Of all the Dreamworks animated films, Shrek is by far the most fondly remembered. The story, based on a children's book, about an ogre who eventually becomes the hero of an entire kingdom, all so he can save his precious swamp, has produced a massive fandom.

One of the character's most defining features is his Scottish accent, provided by comedian Mike Myers. However, Shrek's voice was originally just an exaggerated Canadian accent. After seeing some of the footage, and realizing he wanted to do things differently, Myers requested he re-record all of his lines, a move that cost the production $4 million. Luckily, the film was a massive hit.

19 The Shrek team took mud showers

In the early days of computer animation, teams of animators were still trying to figure out the best ways to make things look natural. After all, computer animation, as opposed to traditional cel animation, could create a much lusher and fully realized world in which to work.

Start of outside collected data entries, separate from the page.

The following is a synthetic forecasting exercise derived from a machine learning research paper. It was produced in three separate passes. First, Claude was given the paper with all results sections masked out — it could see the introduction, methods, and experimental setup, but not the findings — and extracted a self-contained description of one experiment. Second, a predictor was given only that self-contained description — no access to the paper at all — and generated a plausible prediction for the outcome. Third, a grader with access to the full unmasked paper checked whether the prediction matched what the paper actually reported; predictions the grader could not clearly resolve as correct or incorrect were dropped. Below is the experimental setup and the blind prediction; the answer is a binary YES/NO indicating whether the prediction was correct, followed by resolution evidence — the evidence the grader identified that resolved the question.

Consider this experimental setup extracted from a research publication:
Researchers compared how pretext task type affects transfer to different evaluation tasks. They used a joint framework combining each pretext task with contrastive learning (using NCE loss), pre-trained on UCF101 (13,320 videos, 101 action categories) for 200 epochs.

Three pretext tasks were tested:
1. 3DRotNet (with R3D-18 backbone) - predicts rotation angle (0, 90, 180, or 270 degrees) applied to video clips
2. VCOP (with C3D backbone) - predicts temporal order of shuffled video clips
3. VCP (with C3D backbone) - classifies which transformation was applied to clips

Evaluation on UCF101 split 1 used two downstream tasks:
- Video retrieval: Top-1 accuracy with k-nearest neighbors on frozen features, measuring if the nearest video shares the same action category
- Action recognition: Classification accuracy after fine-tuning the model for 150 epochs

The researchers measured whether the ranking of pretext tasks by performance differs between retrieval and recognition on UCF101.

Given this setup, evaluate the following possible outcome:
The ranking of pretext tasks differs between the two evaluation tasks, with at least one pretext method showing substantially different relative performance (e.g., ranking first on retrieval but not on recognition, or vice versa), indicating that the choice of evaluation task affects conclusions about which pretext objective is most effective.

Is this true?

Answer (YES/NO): YES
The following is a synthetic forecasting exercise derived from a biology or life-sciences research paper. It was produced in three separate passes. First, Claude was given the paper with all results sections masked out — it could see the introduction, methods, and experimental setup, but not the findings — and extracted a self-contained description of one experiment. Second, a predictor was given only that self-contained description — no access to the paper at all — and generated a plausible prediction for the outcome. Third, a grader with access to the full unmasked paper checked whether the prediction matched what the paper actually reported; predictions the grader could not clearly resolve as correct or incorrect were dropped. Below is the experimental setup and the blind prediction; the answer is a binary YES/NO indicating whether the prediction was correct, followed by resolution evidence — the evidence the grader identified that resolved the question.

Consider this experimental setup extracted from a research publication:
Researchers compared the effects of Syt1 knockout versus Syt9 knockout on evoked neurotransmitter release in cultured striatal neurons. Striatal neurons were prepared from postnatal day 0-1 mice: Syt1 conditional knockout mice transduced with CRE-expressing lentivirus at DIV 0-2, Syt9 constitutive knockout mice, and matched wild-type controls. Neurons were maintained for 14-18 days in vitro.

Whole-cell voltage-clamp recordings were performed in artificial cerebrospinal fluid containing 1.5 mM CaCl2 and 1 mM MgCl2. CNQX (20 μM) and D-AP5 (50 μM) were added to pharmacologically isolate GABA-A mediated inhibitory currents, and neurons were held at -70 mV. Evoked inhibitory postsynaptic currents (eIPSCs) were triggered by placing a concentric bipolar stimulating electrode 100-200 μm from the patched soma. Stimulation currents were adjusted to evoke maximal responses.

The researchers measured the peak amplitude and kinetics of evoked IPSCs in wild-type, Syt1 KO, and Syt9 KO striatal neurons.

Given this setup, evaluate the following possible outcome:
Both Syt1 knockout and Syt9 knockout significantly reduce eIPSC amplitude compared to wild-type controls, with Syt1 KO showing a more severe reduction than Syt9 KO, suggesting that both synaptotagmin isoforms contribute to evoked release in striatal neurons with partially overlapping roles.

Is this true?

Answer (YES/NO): NO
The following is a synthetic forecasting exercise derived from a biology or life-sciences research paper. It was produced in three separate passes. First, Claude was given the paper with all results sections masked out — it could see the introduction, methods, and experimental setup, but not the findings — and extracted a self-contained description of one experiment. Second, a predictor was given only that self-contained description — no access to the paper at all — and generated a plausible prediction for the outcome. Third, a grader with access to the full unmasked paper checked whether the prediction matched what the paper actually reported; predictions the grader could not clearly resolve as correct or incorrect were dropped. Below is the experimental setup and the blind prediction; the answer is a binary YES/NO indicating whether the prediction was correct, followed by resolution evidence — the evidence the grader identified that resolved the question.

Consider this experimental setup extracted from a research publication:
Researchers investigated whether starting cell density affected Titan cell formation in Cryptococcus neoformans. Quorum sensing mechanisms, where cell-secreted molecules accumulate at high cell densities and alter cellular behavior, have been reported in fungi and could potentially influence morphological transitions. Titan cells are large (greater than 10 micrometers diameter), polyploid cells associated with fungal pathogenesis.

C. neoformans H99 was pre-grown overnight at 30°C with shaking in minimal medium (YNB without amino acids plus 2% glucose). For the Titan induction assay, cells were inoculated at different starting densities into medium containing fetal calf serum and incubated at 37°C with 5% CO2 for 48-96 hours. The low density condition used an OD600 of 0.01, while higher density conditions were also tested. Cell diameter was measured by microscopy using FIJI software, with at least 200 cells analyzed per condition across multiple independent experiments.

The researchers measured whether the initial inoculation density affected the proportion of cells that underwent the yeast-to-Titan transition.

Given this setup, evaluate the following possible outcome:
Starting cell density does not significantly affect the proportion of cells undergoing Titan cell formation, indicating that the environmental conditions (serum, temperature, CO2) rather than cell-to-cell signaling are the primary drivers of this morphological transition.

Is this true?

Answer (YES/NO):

So what lengths did the animators have to go in order to get everything just right? They took mud showers. Just like Shrek's titular ogre does in the film, the animators also had mud poured over them in order to study the fluid dynamics of it and animate it properly.

18 The Kung Fu Panda animators took a kung fu class

Kung Fu Panda 3 - Po (voiced by Jack Black)

Remember when we said that animators would go to great lengths in order to make something look right? Well, they may have had to take mud showers for Shrek, but they got to do something far cooler to prepare for the making of Kung Fu Panda: they took an actual kung fu class.

This was, presumably, done in order to get the movements of the characters just right, especially considering how each character used a specific style of kung fu. The class paid off, as Kung Fu Panda was a huge hit and one of Dreamworks' best-reviewed movies.

17 Po uses Bear-style kung-fu

Kung Fu Panda 3

Remember how we said that each animal in Kung Fu Panda used a specific style of kung fu? Well, each one actually used the style pertaining to what they were. For example, Mantis was using mantis style, while Monkey used Monkey style. However, as anyone familiar with the art of kung fu can tell you, there is no panda style.

Not that it was an issue, because Po actually used straight up bear style kung fu. Bear style kung fu is somewhat similar to Tiger style, although it incorporates a lot more grappling into it. Po obviously was able to master this style very well, which came in handy when facing off against Tai Lung.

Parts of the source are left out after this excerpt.